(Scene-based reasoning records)
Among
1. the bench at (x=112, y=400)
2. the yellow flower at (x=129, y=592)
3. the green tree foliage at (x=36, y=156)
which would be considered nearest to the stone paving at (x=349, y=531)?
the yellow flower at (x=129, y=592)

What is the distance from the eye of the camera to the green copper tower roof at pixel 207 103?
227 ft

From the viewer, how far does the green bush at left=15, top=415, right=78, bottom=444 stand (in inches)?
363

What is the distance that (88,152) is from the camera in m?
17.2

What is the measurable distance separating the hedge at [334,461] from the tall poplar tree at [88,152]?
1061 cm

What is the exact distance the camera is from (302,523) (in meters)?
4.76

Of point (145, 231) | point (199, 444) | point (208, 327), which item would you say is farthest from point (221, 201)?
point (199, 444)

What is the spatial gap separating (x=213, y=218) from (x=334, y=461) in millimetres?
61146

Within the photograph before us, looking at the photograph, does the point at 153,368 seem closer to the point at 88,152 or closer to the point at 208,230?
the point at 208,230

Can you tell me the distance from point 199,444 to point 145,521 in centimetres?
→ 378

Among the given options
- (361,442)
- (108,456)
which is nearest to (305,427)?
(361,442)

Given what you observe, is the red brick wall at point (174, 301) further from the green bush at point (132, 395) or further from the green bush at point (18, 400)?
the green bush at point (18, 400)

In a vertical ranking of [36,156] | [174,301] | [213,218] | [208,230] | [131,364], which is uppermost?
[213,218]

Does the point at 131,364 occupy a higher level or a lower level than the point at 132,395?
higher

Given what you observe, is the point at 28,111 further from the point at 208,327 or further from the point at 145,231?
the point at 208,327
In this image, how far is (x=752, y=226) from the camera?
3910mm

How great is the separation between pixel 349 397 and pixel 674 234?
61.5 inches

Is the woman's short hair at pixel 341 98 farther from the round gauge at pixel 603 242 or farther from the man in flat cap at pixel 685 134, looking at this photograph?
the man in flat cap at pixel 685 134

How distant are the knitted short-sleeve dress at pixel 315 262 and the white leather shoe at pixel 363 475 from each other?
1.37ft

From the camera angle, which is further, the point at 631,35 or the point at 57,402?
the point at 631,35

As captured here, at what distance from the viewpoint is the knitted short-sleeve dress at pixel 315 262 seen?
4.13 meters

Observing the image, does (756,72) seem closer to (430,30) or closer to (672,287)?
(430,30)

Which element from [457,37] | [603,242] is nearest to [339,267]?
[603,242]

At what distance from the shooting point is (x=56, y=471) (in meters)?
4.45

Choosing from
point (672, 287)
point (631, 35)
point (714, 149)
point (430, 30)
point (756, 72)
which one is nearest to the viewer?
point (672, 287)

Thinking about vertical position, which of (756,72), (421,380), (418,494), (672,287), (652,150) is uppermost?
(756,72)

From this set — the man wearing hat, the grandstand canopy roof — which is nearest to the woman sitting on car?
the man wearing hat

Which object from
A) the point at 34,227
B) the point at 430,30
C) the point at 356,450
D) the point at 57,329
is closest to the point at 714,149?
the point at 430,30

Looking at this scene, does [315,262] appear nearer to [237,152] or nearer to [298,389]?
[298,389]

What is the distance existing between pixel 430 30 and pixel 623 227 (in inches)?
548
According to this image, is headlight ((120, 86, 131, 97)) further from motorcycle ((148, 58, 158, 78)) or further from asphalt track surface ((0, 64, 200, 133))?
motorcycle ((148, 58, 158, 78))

Work required:
Convert every line of the items above into a JSON list of strings, one string per line, and leave out the blank lines.

Answer in full:
[
  "Among",
  "1. the bench at (x=112, y=400)",
  "2. the yellow flower at (x=129, y=592)",
  "3. the green tree foliage at (x=36, y=156)",
  "which would be considered nearest to the stone paving at (x=349, y=531)?",
  "the yellow flower at (x=129, y=592)",
  "What is the distance from the eye of the camera to the green copper tower roof at pixel 207 103?",
  "227 ft",
  "From the viewer, how far does the green bush at left=15, top=415, right=78, bottom=444 stand (in inches)?",
  "363",
  "What is the distance that (88,152) is from the camera in m?",
  "17.2",
  "What is the measurable distance separating the hedge at [334,461] from the tall poplar tree at [88,152]?",
  "1061 cm",
  "What is the exact distance the camera is from (302,523) (in meters)?",
  "4.76",
  "Of point (145, 231) | point (199, 444) | point (208, 327), which item would you say is farthest from point (221, 201)?",
  "point (199, 444)",
  "What is the spatial gap separating (x=213, y=218) from (x=334, y=461) in millimetres?",
  "61146",
  "Within the photograph before us, looking at the photograph, does the point at 153,368 seem closer to the point at 88,152 or closer to the point at 208,230?",
  "the point at 208,230",
  "Can you tell me the distance from point 199,444 to point 145,521 in centimetres?",
  "→ 378",
  "Among the given options",
  "- (361,442)",
  "- (108,456)",
  "which is nearest to (305,427)?",
  "(361,442)",
  "Given what you observe, is the red brick wall at point (174, 301) further from the green bush at point (132, 395) or further from the green bush at point (18, 400)?",
  "the green bush at point (18, 400)",
  "In a vertical ranking of [36,156] | [174,301] | [213,218] | [208,230] | [131,364], which is uppermost?",
  "[213,218]",
  "Does the point at 131,364 occupy a higher level or a lower level than the point at 132,395?",
  "higher",
  "Given what you observe, is the point at 28,111 further from the point at 208,327 or further from the point at 145,231?",
  "the point at 208,327",
  "In this image, how far is (x=752, y=226) from the camera?",
  "3910mm",
  "How great is the separation between pixel 349 397 and pixel 674 234?",
  "61.5 inches",
  "Is the woman's short hair at pixel 341 98 farther from the round gauge at pixel 603 242 or farther from the man in flat cap at pixel 685 134, looking at this photograph?",
  "the man in flat cap at pixel 685 134",
  "How distant are the knitted short-sleeve dress at pixel 315 262 and the white leather shoe at pixel 363 475 from each other?",
  "1.37ft",
  "From the camera angle, which is further, the point at 631,35 or the point at 57,402?",
  "the point at 631,35",
  "As captured here, at what distance from the viewpoint is the knitted short-sleeve dress at pixel 315 262 seen?",
  "4.13 meters",
  "Observing the image, does (756,72) seem closer to (430,30) or closer to (672,287)?",
  "(430,30)",
  "Which element from [457,37] | [603,242] is nearest to [339,267]?",
  "[603,242]",
  "At what distance from the shooting point is (x=56, y=471) (in meters)?",
  "4.45",
  "Choosing from",
  "point (672, 287)",
  "point (631, 35)",
  "point (714, 149)",
  "point (430, 30)",
  "point (756, 72)",
  "which one is nearest to the viewer?",
  "point (672, 287)",
  "Thinking about vertical position, which of (756,72), (421,380), (418,494), (672,287), (652,150) is uppermost?",
  "(756,72)",
  "From this set — the man wearing hat, the grandstand canopy roof — which is nearest to the woman sitting on car?",
  "the man wearing hat",
  "Which object from",
  "A) the point at 34,227",
  "B) the point at 430,30",
  "C) the point at 356,450",
  "D) the point at 57,329",
  "is closest to the point at 714,149?",
  "the point at 430,30",
  "Looking at this scene, does [315,262] appear nearer to [237,152] or nearer to [298,389]?",
  "[298,389]",
  "What is the distance existing between pixel 430 30 and pixel 623 227 (in inches)?",
  "548",
  "According to this image, is headlight ((120, 86, 131, 97)) further from motorcycle ((148, 58, 158, 78)) or further from asphalt track surface ((0, 64, 200, 133))?",
  "motorcycle ((148, 58, 158, 78))"
]